最初に周りの人からそれは難しい、日本人ができるはずないとかいろいろ言われてきたんですけど、そういうのは気にせず自分の夢に向かって、あとスケートボードが好きだったので好きなことをずっとやってきて、今ちゃんと夢が叶えられたので、自分の夢とか海外で活躍したいっていう夢があれば、ずっと目指して誰かになんと言われようと自分の夢を突き通してほしいです。

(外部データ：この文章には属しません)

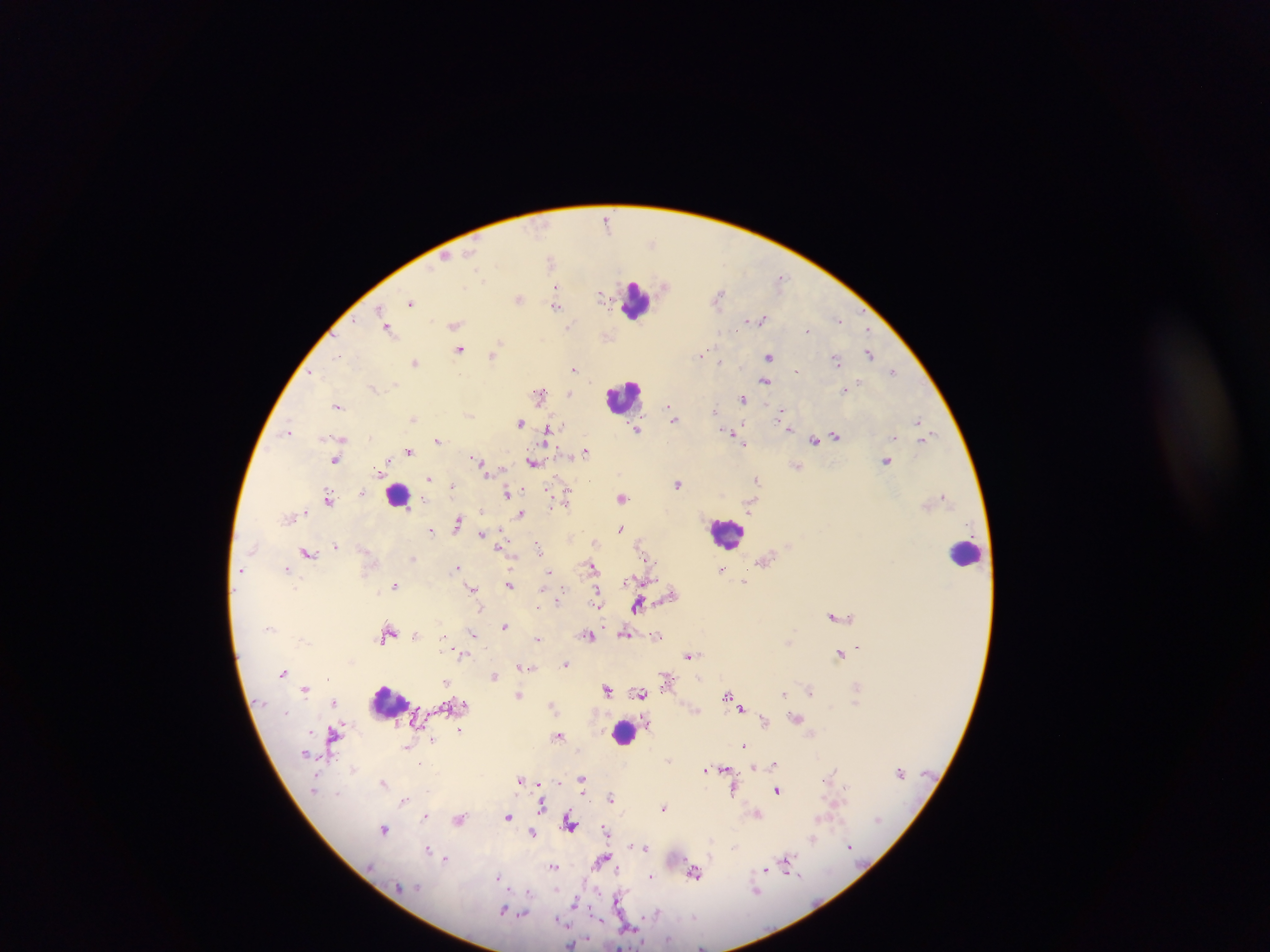

Approximate centers as (x, y) in pixels. Leukocyte locations: (637, 301), (621, 399), (396, 495), (733, 535), (965, 550), (388, 708), (623, 732). Malaria parasite locations: (607, 218), (655, 242), (445, 256), (550, 259), (557, 288), (719, 289), (602, 296), (410, 303), (557, 306), (760, 318), (838, 318), (455, 325), (568, 326), (389, 328), (807, 329), (866, 329), (497, 347), (457, 350), (703, 354), (869, 354), (338, 355), (493, 356), (768, 357), (836, 359), (719, 361), (417, 362), (575, 369), (893, 370), (766, 381), (395, 384), (634, 386), (373, 387), (569, 392), (538, 394), (742, 399), (338, 405), (670, 407), (716, 410), (778, 411), (470, 417), (673, 417), (415, 418), (916, 420), (519, 422), (788, 428), (547, 431), (638, 431), (286, 432), (730, 432), (920, 435), (836, 436), (369, 437), (342, 438), (439, 439), (814, 440), (743, 447), (586, 450), (409, 451), (475, 458), (534, 462), (886, 462), (336, 463), (378, 469), (430, 480), (757, 481), (677, 484), (328, 493), (507, 493), (942, 496), (566, 497), (623, 497), (328, 499), (751, 506), (481, 510), (520, 513), (459, 517), (457, 521), (622, 528), (433, 529), (480, 534), (500, 547), (539, 547), (308, 552), (514, 559), (592, 565), (288, 567), (456, 567), (547, 571), (628, 581), (649, 581), (394, 584), (512, 584), (471, 589), (542, 593), (598, 594), (560, 600), (636, 607), (480, 608), (600, 610), (832, 615), (504, 625), (389, 630), (416, 633), (473, 633), (591, 635), (626, 636), (791, 637), (387, 638), (538, 638), (445, 642), (789, 642), (858, 646), (840, 654), (465, 655), (689, 656), (567, 663), (530, 668), (283, 672), (496, 675), (327, 677), (700, 678), (446, 682), (381, 688), (306, 689), (607, 689), (811, 689), (640, 693), (783, 693), (520, 694), (726, 694), (336, 702), (552, 706), (742, 709), (287, 712), (646, 722), (765, 722), (337, 728), (459, 731), (310, 732), (559, 734), (331, 737), (432, 741), (745, 745), (305, 754), (419, 765), (725, 767), (755, 767), (352, 769), (704, 772), (520, 778), (582, 778), (559, 780), (384, 782), (315, 787), (776, 790), (733, 791), (338, 792), (583, 795), (611, 797), (403, 800), (544, 803), (663, 807), (758, 814), (424, 815), (509, 818), (875, 819), (459, 820), (878, 822), (571, 825), (606, 829), (385, 830), (532, 830), (814, 837), (712, 841), (630, 843), (734, 846), (645, 847), (849, 847), (428, 848), (446, 858), (603, 858), (787, 865), (553, 867), (615, 868), (765, 869), (694, 874), (496, 877), (650, 877), (529, 891), (756, 892), (619, 899), (575, 903), (619, 906), (501, 911), (655, 913), (524, 914), (629, 928), (570, 944), (701, 945). Image is 1270×952 pixels. Sample from Ghana. Photographed through a microscope with a mobile-phone camera. Thick blood smear. Single field of view.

自らの夢を信じ続けてつかんだ現在地。堀米は世界を見据える松木に、夢を貫き通すことの大事さを伝えた。

松木:
どのスポーツでも大事なことだと思うんですけど、自分も周りにいろいろ言われますが、そんなの関係なしに自分自身のプレーをこだわってやってるので、自分の気持ちはぶらさずにいきたいと思ってます。
最終的な夢はプレミアリーグでチャンピオンズリーグに出場して優勝する。そのチームに貢献することを一番の夢として持っているので、今は基礎技術だったり戦術的な部分を落とし込んで、一人でも活躍できるような選手になりたいと思ってます。

堀米:
スケートボードのコンテストや五輪が夢って言ったんですけど、ストリートカルチャーも凄く大事で、そっちの方がメインです。
今回の五輪が終わった後もスケーターオブザイヤー(※1年間を通して最も活躍した選手に授与される。堀米は最終候補6人に選出)という賞を狙ってたんですけど、五輪で勝ったからといって獲れなかったので、やはり大会じゃないところでも頑張っていきたいです。
大会の中ではパリ五輪が自分の中での夢なので、両方頑張ることが一番の目標です。

共に世界の頂点を目指す2人には直近で『パリ五輪』という3年後に迫った大きな目標がある。

堀米:
パリに向けて新しい技を練習しているし、今五輪で2連覇できるのは自分しかいないのでそれをちゃんと叶えられるように、毎日そういったことを考えながらスケボーをしています。楽しむことも忘れずスケボーしている感じです。

松木:
自分に関しては出なければならない大会だと思っていて。
パリ五輪で終わりではなくて、さらにその上を目指すためにも通過点としてある大会なので、もっと先の世界に行くためにその大会は大事だと考えてます。

堀米:
(パリ五輪の)開会式で会いたいですね。まだ出られるか分からないですけど。


3年後のパリ五輪での再開を誓った2人。
2人が描く成長曲線から目が離せない。